目の前には小さな箱があり、その中に銀製のフォトフレームに入ったエコー画像の写真が置かれていた。その瞬間、サクラの中に知らない記憶がよみがえった。
それは自分があの箱の中からこちらを見ていた時の記憶だった。それは自分がこの家に生まれて来るはずの子どもだったという記憶でもあった。
その時から、サクラは「お姉ちゃん」として大事なものを守ろうと決めた。
夕食が終わると、キッチンで騒ぎが起きた。末娘が泣き出し、それにつられるようにすぐ上の娘も泣き出した。サクラが駆けつけると、一番上の娘が二人の妹の頭を撫でて慰めていた。そして、母親が床にかがんで何度も「ごめんね」と謝っていた。
サクラは末娘の傍へ行くと、体をすり寄せて泣き顔を見上げた。
どうにか騒ぎが収まり家族が寝静まると、サクラは自分のベッドをそっと抜け出すと、リビングルームへやって来た。窓辺へと近づいて行くと、鼻先でカーテンを押し上げて窓の外を見た。
月明かりに照らし出された庭に、バラの木が植わっているのが見えた。サクラはこの家に来て初めてバラの花が咲いた日のことを思い出した。
昼下がりの庭にサクラと母親がいた。淡いピンク色のバラが咲いている前で、母親がしゃがむと、その隣りにサクラも腰を下ろした。母親は花にそっと手を添えると、このバラは自分が落ち込んでいた時に、再び立ち上がる力を与えてくれた大切な花なのだと、サクラに言い聞かせるように話した。

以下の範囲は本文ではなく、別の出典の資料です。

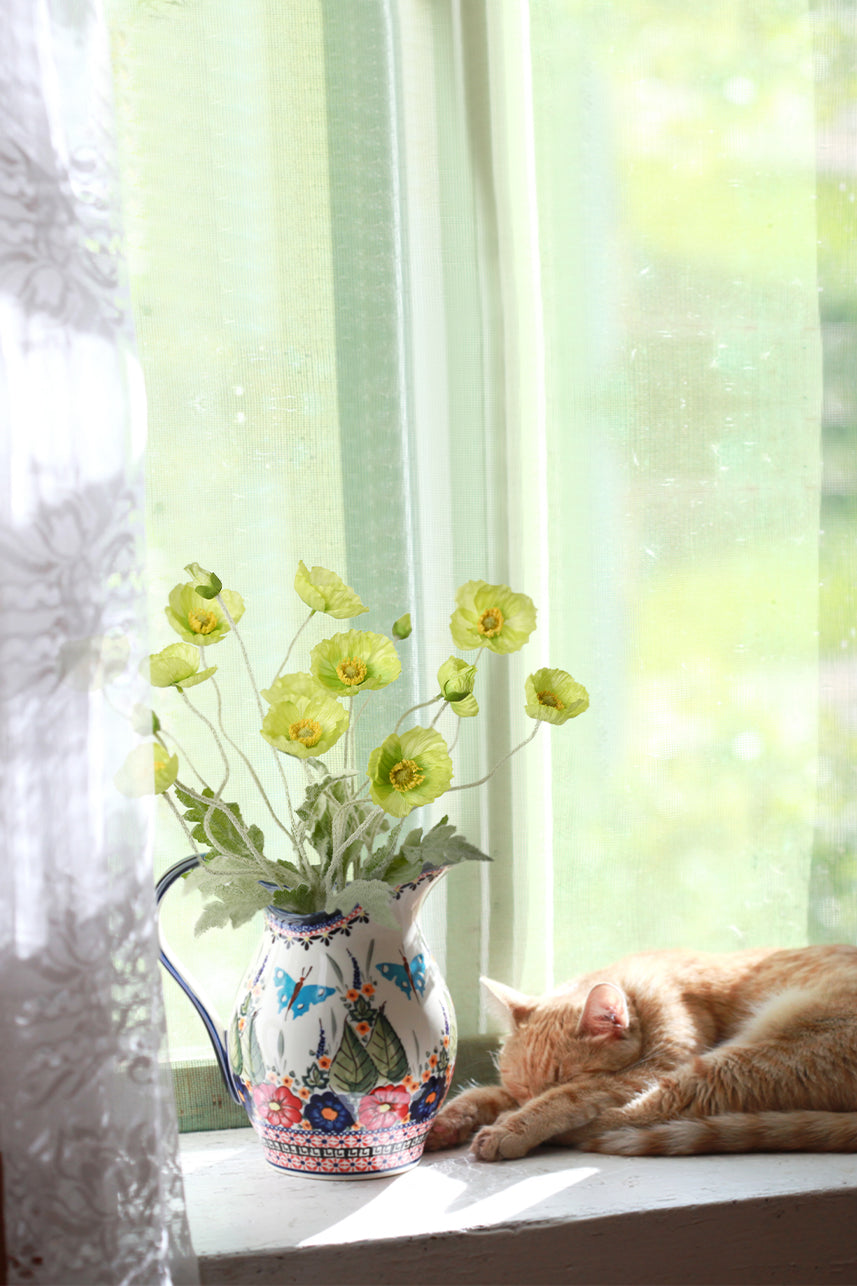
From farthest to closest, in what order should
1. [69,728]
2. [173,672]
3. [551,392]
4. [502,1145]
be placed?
[551,392], [502,1145], [173,672], [69,728]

そしてサクラの前足を少し持ち上げると、足の裏をのぞき込んだ。バラの花と同じ色の肉球が見えた。
「この桜色のバラは幸せを運んでくれた、同じ色の肉球もきっと幸せを運んできてくれるはず、だからあなたにサクラと名前をつけたのよ。」
母親はそう言って、サクラに微笑んだ。